Did you know that 57-70% of all B2B buying decisions are made even before a person talks to a sales rep?
This means that everything that’s out there in regards to your social media presence, the size of your company, your blog, your design etc. all help influence (for the good and the bad) whether somebody will sign up for your services and/or buy your product.
So in a sense, the more opportunities you give a prospect to judge you, the bigger your chances are of disappointing them.
And with higher disappointment, come lower conversion rates.
But what does all this have to do with negative social proof?
Let me explain:
Remember when everyone jumped on the social media train?
And because you see successful companies doing it (who by the way, have strong, dedicated resources), you think it makes perfect sense for you to take the same route.
But what happens?
Your beginning intentions are strong, but eventually you fall short.
And falling short shouldn’t just be a shrug of the shoulders for you, it’s actually much more devastating than that.
This is just the beginning.
There are multitudes of things you might never thought about, that are slowly crippling your conversion rates and your business.

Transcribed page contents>

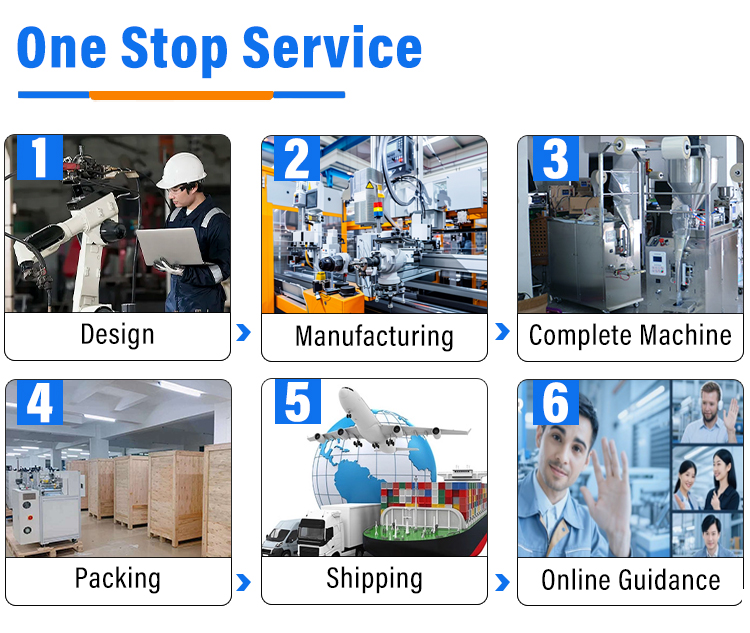 One Stop Service

1
Design

2
Manufacturing

3
Complete Machine

4
Packing

5
Shipping

6
Online Guidance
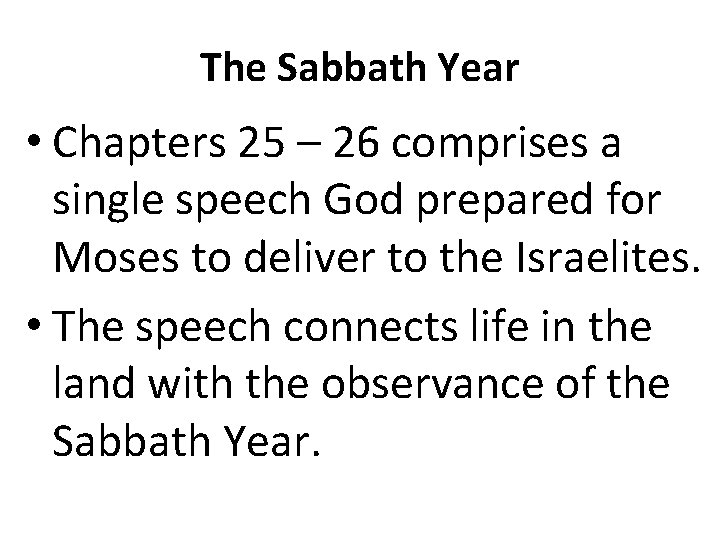 The Sabbath Year

• Chapters 25 – 26 comprises a single speech God prepared for Moses to deliver to the Israelites.

• The speech connects life in the land with the observance of the Sabbath Year.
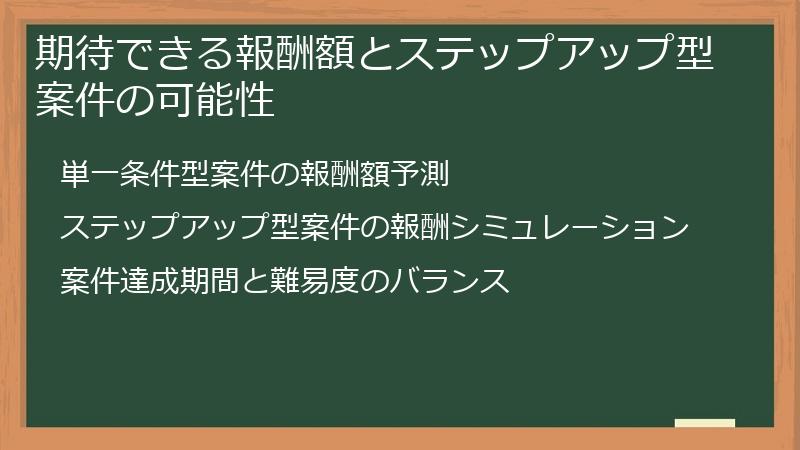 期待できる報酬額とステップアップ型案件の可能性

単一条件型案件の報酬額予測

ステップアップ型案件の報酬シミュレーション

案件達成期間と難易度のバランス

PROBLEMS AND TASKS>
1. Answer these questions about the social proof passage:
(a) What share of all B2B buying decisions is made before a person talks to a sales rep?
(b) What comes with higher disappointment?
(c) What kind of resources do the successful companies have?
2. Return the part of the social proof passage starting with "But what does" and going on through "just the beginning.".
These entries have no connection to the social proof passage.

ANSWERS FOR THIS EXERCISE>
1.
(a) 57-70%
(b) Lower conversion rates
(c) Strong, dedicated resources

2.
But what does all this have to do with negative social proof?
Let me explain:
Remember when everyone jumped on the social media train?
And because you see successful companies doing it (who by the way, have strong, dedicated resources), you think it makes perfect sense for you to take the same route.
But what happens?
Your beginning intentions are strong, but eventually you fall short.
And falling short shouldn’t just be a shrug of the shoulders for you, it’s actually much more devastating than that.
This is just the beginning.